Transform, Contrast and Tell: Coherent Entity-Aware Multi-Image Captioning

Coherent entity-aware multi-image captioning aims to generate coherent captions for neighboring images in a news document. There are coherence relationships among neighboring images because they often describe same entities or events. These relationships are important for entity-aware multi-image captioning, but are neglected in entity-aware single-image captioning. Most existing work focuses on single-image captioning, while multi-image captioning has not been explored before. Hence, this paper proposes a coherent entity-aware multi-image captioning model by making use of coherence relationships. The model consists of a Transformer-based caption generation model and two types of contrastive learning-based coherence mechanisms. The generation model generates the caption by paying attention to the image and the accompanying text. The caption-caption coherence mechanism aims to render entities in the caption of the image be also in captions of neighboring images. The caption-image-text coherence mechanism aims to render entities in the caption of the image be also in the accompanying text. To evaluate coherence between captions, two coherence evaluation metrics are proposed. The new dataset DM800K is constructed that has more images per document than two existing datasets GoodNews and NYT800K, and is more suitable for multi-image captioning. Experiments on three datasets show the proposed captioning model outperforms 7 baselines according to BLUE, Rouge, METEOR, and entity precision and recall scores. Experiments also show that the generated captions are more coherent than that of baselines according to caption entity scores, caption Rouge scores, the two proposed coherence evaluation metrics, and human evaluations.

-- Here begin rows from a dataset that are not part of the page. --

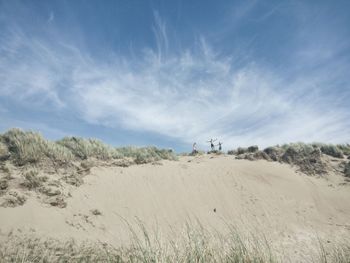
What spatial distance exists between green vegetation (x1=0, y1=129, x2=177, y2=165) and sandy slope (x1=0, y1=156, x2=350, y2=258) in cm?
112

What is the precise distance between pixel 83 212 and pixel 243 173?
8495 mm

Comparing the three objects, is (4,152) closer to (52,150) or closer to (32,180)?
(52,150)

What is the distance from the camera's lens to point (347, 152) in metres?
19.7

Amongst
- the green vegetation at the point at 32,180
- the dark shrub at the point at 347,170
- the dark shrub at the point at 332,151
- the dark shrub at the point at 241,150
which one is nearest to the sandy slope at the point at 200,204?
the green vegetation at the point at 32,180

翻译：一致性的实体感知多图像描述生成旨在为新闻文档中相邻图像生成连贯的描述。相邻图像之间存在连贯关系，因为它们通常描述相同的实体或事件。这些关系对实体感知的多图像描述至关重要，但在实体感知的单图像描述中却被忽略。现有研究主要关注单图像描述，而多图像描述此前尚未被探索。因此，本文利用连贯关系提出了一种一致性的实体感知多图像描述模型。该模型包含一个基于Transformer的描述生成模型和两种基于对比学习的连贯性机制。生成模型通过关注图像和伴随文本来生成描述。描述-描述连贯性机制旨在使图像描述中的实体也出现在相邻图像的描述中。描述-图像-文本连贯性机制旨在使图像描述中的实体也出现在伴随文本中。为评估描述之间的连贯性，提出了两种连贯性评估指标。构建了新数据集DM800K，其每篇文档包含的图像多于现有数据集GoodNews和NYT800K，更适合多图像描述。在三个数据集上的实验表明，所提出的描述模型在BLUE、Rouge、METEOR以及实体精确率和召回率指标上优于7个基线模型。实验还表明，根据描述实体分数、描述Rouge分数、所提出的两种连贯性评估指标以及人工评估，生成的描述比基线模型更连贯。